Please restate the following records word for word.
:: Data ::
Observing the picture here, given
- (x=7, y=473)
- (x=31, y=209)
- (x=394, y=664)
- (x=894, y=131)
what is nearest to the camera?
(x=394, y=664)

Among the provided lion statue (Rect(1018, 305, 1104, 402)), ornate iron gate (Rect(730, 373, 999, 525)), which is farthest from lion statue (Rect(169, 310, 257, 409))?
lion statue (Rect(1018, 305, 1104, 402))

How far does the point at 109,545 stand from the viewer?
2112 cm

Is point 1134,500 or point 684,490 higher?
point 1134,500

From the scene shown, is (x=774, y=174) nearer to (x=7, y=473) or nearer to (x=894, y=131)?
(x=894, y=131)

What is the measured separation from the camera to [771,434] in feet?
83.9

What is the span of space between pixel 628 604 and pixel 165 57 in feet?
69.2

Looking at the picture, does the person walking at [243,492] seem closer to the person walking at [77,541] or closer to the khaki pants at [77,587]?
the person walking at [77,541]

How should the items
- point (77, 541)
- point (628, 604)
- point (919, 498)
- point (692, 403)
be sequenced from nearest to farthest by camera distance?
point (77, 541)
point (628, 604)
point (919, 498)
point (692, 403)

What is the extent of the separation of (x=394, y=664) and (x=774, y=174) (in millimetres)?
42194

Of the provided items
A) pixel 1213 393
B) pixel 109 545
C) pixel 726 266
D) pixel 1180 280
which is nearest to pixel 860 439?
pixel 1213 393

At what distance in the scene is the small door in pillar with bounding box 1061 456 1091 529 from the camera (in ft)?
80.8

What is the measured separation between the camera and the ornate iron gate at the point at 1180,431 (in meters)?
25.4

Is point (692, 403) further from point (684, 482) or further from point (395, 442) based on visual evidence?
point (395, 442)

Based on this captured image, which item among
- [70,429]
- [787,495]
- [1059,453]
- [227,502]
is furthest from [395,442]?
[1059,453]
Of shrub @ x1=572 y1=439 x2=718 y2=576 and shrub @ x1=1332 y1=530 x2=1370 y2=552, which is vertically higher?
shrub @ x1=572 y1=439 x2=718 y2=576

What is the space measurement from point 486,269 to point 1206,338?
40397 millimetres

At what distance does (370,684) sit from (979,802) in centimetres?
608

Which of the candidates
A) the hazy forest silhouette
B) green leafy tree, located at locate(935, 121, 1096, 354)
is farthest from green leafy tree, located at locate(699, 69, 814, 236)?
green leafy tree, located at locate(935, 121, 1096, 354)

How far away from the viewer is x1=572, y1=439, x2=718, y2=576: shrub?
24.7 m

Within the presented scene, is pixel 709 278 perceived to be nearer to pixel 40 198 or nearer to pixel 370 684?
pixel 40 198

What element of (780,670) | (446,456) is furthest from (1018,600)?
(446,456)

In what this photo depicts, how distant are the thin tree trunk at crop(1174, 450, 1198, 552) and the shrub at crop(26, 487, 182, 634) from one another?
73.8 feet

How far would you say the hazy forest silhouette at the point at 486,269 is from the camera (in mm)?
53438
:::
- Answer for the task
Observing the picture here, given
- (x=7, y=473)
- (x=31, y=209)
- (x=394, y=664)
- (x=894, y=131)
what is nearest to the camera?
(x=394, y=664)

Among the provided lion statue (Rect(1018, 305, 1104, 402)), ornate iron gate (Rect(730, 373, 999, 525)), which is farthest from lion statue (Rect(169, 310, 257, 409))?
lion statue (Rect(1018, 305, 1104, 402))

How far does the point at 109,545 stand from the viewer?
2112 cm

Is point 1134,500 or point 684,490 higher?
point 1134,500

From the scene shown, is (x=774, y=174) nearer to (x=7, y=473) or nearer to (x=894, y=131)?
(x=894, y=131)

What is the measured separation from the camera to [771,434] in feet?
83.9

What is the span of space between pixel 628 604 and pixel 165 57 in feet?
69.2

Looking at the picture, does the person walking at [243,492] seem closer to the person walking at [77,541] or closer to the khaki pants at [77,587]?
the person walking at [77,541]

How should the items
- point (77, 541)
- point (628, 604)
- point (919, 498)
- point (692, 403)
be sequenced from nearest to farthest by camera distance?
point (77, 541)
point (628, 604)
point (919, 498)
point (692, 403)

What is the extent of the separation of (x=394, y=664) and (x=774, y=174) (in millimetres)?
42194

Of the provided items
A) pixel 1213 393
B) pixel 109 545
C) pixel 726 266
D) pixel 1180 280
which is nearest to pixel 860 439?
pixel 1213 393

At what distance in the scene is the small door in pillar with bounding box 1061 456 1091 529 from the camera (in ft)?
80.8

What is the measured separation between the camera and the ornate iron gate at the point at 1180,431 (in meters)?
25.4

Is point (692, 403) further from point (684, 482) or further from point (395, 442) based on visual evidence?
point (395, 442)

Based on this captured image, which item among
- [70,429]
- [787,495]
- [1059,453]
- [227,502]
is furthest from [395,442]?
[1059,453]
Of shrub @ x1=572 y1=439 x2=718 y2=576 and shrub @ x1=1332 y1=530 x2=1370 y2=552, which is vertically higher?
shrub @ x1=572 y1=439 x2=718 y2=576

What is the space measurement from point 486,269 to point 1206,338?
40397 millimetres

At what distance does (370,684) sit from (979,802) in centimetres?
608

Which of the candidates
A) the hazy forest silhouette
B) green leafy tree, located at locate(935, 121, 1096, 354)
is farthest from green leafy tree, located at locate(699, 69, 814, 236)?
green leafy tree, located at locate(935, 121, 1096, 354)

How far away from the viewer is x1=572, y1=439, x2=718, y2=576: shrub?
24.7 m

Within the presented scene, is pixel 709 278 perceived to be nearer to pixel 40 198 or nearer to pixel 370 684?
pixel 40 198

What element of (780,670) | (446,456) is furthest from (1018,600)?
(446,456)

In what this photo depicts, how distant are the thin tree trunk at crop(1174, 450, 1198, 552) and the shrub at crop(26, 487, 182, 634) from one another?
73.8 feet

How far would you say the hazy forest silhouette at the point at 486,269 is from the camera (in mm)?
53438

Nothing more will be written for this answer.